Papá tenía una ilimitada confianza en mi capacidad. Como en aquel entonces no se estilaba que los padres pidieran opiniones a los hijos, una vez sentenció: "Vas a estudiar inglés", y allí fui a lo de la vecina Coca.  Los milagros que habrán hecho papá y mamá para pagar la muy modesta cuota y el derecho de examen anual del Instituto Cambridge todavía me intrigan.

Cuando yo cursaba el secundario, papá buscó otro rebusque; compró una máquina para hacer bolsitas de polietileno que yo llevaba para vender en carnicerías, verdulerías y otros negocios. Comprábamos los rollos de polietileno en una fábrica en Pompeya.  Pero como con eso tampoco alcanzaba, yo me ocupé de hacer las bolsas y el se consiguió un trabajo; era en un taller en Mataderos, un galpón enorme, helado y ventoso en invierno, donde manejaba una máquina que moldeaba culotes para los faros de autos.  Alguna tía caritativa, a la que Dios tenga en la gloria y bien guardada, le dijo alguna vez a mamá "Esteban tiene que cuidarse, no puede ser que esté trabajando con lo mal que está de salud. Que trabaje Dany, estudiar no es para todos, es para los que los padres los pueden mantener".  Papá no cedió y gastó la poca salud que le quedaba.  Pero incluso para mí era difícil la situación,  con papá enfermo, y mis propios problemas de identidad sexual (que uno ni siquiera pensaba en llamar por ese nombre) que eran como correr una maratón con una roca sobre los hombros.   Así, para empeorar las cosas, repetí un año en la escuela, para perplejidad de papá, mamá y mis profesores.  Papá se enfureció, pero siguió apostando por mí.

El veintitrés de julio del setenta y cinco cumplí dieciocho años, y al día siguiente murió papá. Entré en la vida adulta sepultando a mi padre.  Si pensamos que la única entrada fija que había en casa era la jubilación de papá, es fácil entender lo feas que se pusieron las cosas.  La pensión de mamá tardó casi un año en salir, y hasta el día de hoy no sé cómo o con qué vivíamos.  Desde que yo recordaba, siempre habíamos comprado con libreta en el almacén, la carnicería y la verdulería, y creo que en esos tiempos, si hubo un plato de comida en la mesa se lo debíamos a la paciencia de Ana y Martín, los dueños de la carnicería, almacén y verduleria.

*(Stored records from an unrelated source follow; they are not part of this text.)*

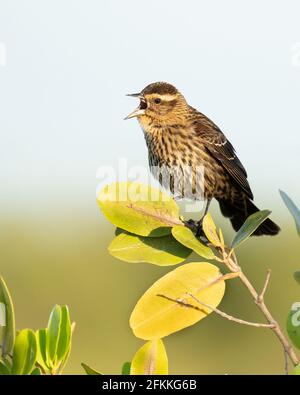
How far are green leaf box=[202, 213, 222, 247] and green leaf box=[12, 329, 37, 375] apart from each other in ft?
1.87

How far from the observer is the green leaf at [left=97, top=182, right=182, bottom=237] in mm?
2264

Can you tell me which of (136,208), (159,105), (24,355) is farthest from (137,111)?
(24,355)

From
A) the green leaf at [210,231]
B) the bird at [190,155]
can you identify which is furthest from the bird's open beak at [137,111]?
the green leaf at [210,231]

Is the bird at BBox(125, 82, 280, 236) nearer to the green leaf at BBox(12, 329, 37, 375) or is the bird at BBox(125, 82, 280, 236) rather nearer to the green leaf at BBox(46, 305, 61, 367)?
the green leaf at BBox(46, 305, 61, 367)

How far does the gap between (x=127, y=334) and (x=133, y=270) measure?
665mm

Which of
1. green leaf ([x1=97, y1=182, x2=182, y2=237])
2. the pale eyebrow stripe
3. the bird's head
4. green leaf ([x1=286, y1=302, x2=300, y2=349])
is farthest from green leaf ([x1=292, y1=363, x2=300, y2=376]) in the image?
the pale eyebrow stripe

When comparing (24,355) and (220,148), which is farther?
(220,148)

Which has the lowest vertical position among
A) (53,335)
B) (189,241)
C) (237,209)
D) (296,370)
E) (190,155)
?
(296,370)

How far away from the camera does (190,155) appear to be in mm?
4949

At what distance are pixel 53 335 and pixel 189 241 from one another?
41 cm

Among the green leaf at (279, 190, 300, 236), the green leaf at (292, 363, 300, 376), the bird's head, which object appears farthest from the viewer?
the bird's head

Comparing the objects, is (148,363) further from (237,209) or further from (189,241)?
(237,209)
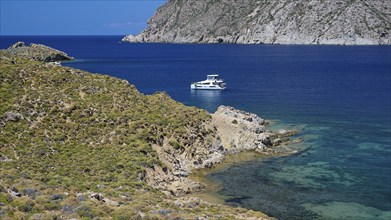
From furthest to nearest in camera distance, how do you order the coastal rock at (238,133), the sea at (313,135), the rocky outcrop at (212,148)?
1. the coastal rock at (238,133)
2. the rocky outcrop at (212,148)
3. the sea at (313,135)

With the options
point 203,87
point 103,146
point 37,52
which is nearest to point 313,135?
point 103,146

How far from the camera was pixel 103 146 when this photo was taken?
1906 inches

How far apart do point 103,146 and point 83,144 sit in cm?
215

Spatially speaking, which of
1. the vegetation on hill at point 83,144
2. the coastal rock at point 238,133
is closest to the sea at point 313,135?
the coastal rock at point 238,133

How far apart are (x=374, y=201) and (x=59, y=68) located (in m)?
44.0

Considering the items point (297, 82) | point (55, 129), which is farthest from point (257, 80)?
point (55, 129)

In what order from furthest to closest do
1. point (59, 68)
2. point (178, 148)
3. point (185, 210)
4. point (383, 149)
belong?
point (59, 68) < point (383, 149) < point (178, 148) < point (185, 210)

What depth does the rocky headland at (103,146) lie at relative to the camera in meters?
30.9

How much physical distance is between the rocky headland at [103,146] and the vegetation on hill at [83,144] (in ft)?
0.32

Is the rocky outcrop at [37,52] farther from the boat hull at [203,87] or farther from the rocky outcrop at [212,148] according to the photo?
the rocky outcrop at [212,148]

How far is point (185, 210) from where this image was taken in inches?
1293

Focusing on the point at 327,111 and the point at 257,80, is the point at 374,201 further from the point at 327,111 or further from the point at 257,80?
the point at 257,80

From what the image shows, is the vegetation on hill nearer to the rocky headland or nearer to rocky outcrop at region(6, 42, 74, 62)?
the rocky headland

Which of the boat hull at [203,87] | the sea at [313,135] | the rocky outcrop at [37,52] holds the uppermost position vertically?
the rocky outcrop at [37,52]
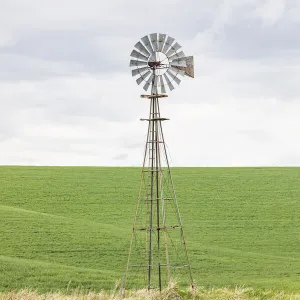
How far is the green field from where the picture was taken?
33.2m

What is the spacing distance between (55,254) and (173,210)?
16.2 meters

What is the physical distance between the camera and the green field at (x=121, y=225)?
Result: 33.2 meters

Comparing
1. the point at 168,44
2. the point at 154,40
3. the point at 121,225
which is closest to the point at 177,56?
the point at 168,44

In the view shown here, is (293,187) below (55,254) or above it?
above

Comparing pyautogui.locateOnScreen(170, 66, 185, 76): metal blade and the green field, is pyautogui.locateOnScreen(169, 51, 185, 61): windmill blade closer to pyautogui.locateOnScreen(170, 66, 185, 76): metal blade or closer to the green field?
pyautogui.locateOnScreen(170, 66, 185, 76): metal blade

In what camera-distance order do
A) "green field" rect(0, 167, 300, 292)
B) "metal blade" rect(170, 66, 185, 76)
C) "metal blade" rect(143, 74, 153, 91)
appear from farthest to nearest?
"green field" rect(0, 167, 300, 292) < "metal blade" rect(170, 66, 185, 76) < "metal blade" rect(143, 74, 153, 91)

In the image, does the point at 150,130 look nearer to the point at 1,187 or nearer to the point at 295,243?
the point at 295,243

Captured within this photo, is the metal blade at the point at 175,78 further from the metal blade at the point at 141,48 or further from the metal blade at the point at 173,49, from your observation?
the metal blade at the point at 141,48

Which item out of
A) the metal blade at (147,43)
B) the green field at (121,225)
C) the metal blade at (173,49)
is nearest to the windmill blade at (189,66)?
the metal blade at (173,49)

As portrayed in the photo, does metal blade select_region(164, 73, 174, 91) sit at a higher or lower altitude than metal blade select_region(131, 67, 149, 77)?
lower

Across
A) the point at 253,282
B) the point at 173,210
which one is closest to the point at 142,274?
the point at 253,282

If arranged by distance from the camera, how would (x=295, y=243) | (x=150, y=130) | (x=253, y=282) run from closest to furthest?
A: 1. (x=150, y=130)
2. (x=253, y=282)
3. (x=295, y=243)

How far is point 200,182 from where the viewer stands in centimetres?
6269

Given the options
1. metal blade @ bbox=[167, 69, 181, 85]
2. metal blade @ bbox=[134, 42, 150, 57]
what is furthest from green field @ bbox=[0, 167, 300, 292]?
metal blade @ bbox=[134, 42, 150, 57]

Terminé el secundario en el 76, el pobre papá ni siquiera llegó a ver eso.  Casi diecisiete años más tarde decidí empezar la Universidad.  Elegí la carrera de sistemas porque sabía que me permitiría trabajar de eso y ganar una aceptable remuneración; ya había tenido bastante pobreza en mi vida, y tal vez por haberla conocido cara a cara, durante tantos años, nunca tuve esa imagen romántica del pobre que tienen tantos chicos idealistas de clase media en cuya casa nunca faltó nada.  Siempre tuve confianza en mis posibilidades (creo que eso me venía de papá), y cuando terminaba el día a la medianoche, después de haberme levantado a las 6 para ir a trabajar a Avellaneda, viajando luego hasta Morón para cursar a la noche, con el fin de semana (único tiempo libre que me quedaba) dedicado íntegramente a estudiar, la imagen de papá enfermo pero trabajando en un taller helado para que yo pudiera seguir estudiando me despertaba como un latigazo.  Y esa imagen de papá se me apareció siempre que logré cumplir un sueño: un viaje, la casa propia ....

Y así, nos alejamos ahora por la vía del recuerdo, en ese trencito que me trajo el recuerdo de papá, con el humo de la locomotora que se va diluyendo, mientras lo miramos con la vista empañada por una lágrima ...

Hasta cualquier momento, vasco Iriarte. Habrá más.